* [What is needed]
With pictures omitted, restate the data word for word.

* [Crawled caption data]
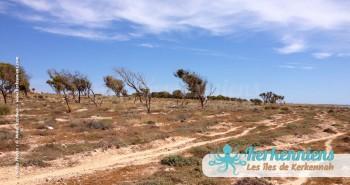 îlot de Grimdi Tunisie Archipel de Kerkennah photo 7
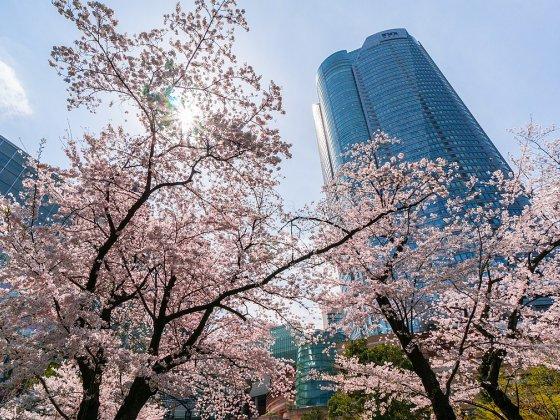 Cseresznyevirágzás Tokióban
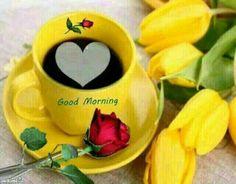 Good Morning Friends :)  Visit Our Website ●► http://www.hstdeals.com/specials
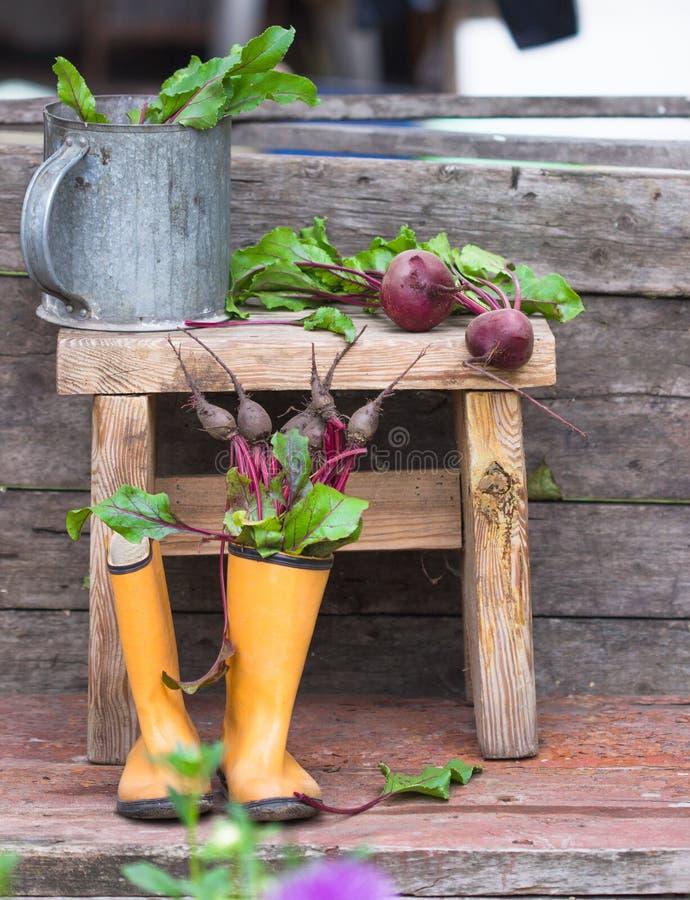 frische Rote-Bete-Wurzeln wurzeln mit Blättern in den Gummistiefeln Landwirtschaftliche noch Lebensdauer stockfoto
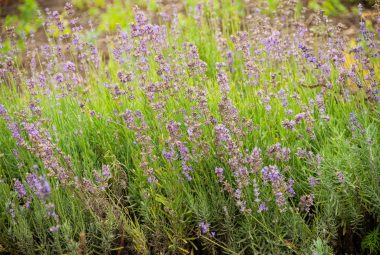 Buy Lavender Seeds 100% Organic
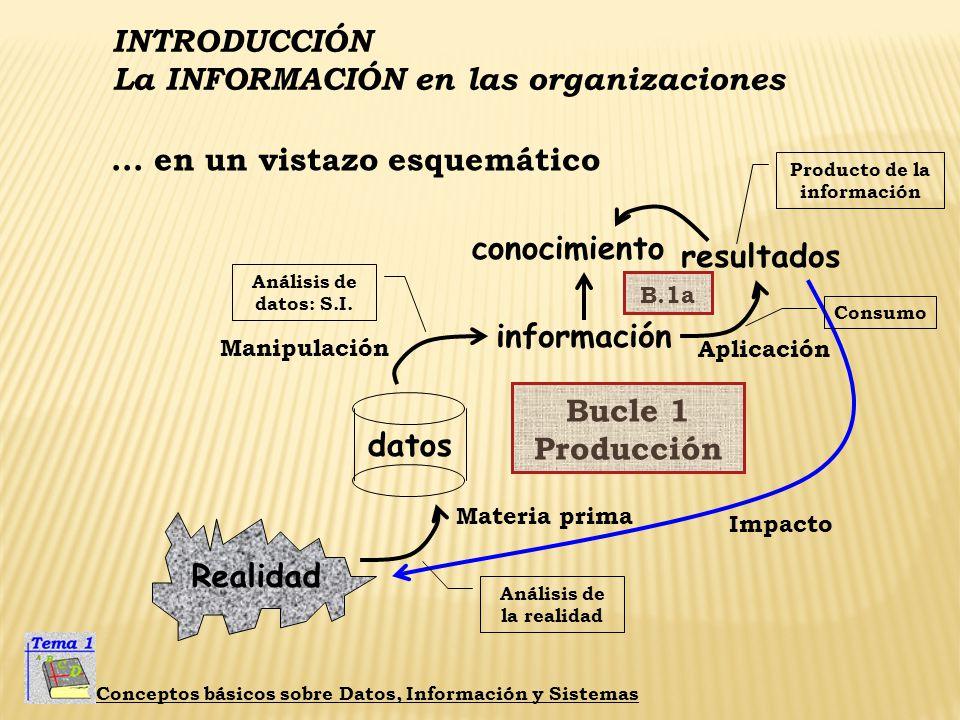 INTRODUCCIÓN La INFORMACIÓN en las organizaciones Conceptos básicos sobre Datos, Información y Sistemas Atención... Desde el punto de vista de los ord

* [Answer space]
 îlot de Grimdi Tunisie Archipel de Kerkennah photo 7
 Cseresznyevirágzás Tokióban
 Good Morning Friends :)  Visit Our Website ●► http://www.hstdeals.com/specials
 frische Rote-Bete-Wurzeln wurzeln mit Blättern in den Gummistiefeln Landwirtschaftliche noch Lebensdauer stockfoto
 Buy Lavender Seeds 100% Organic
 INTRODUCCIÓN La INFORMACIÓN en las organizaciones Conceptos básicos sobre Datos, Información y Sistemas Atención... Desde el punto de vista de los ord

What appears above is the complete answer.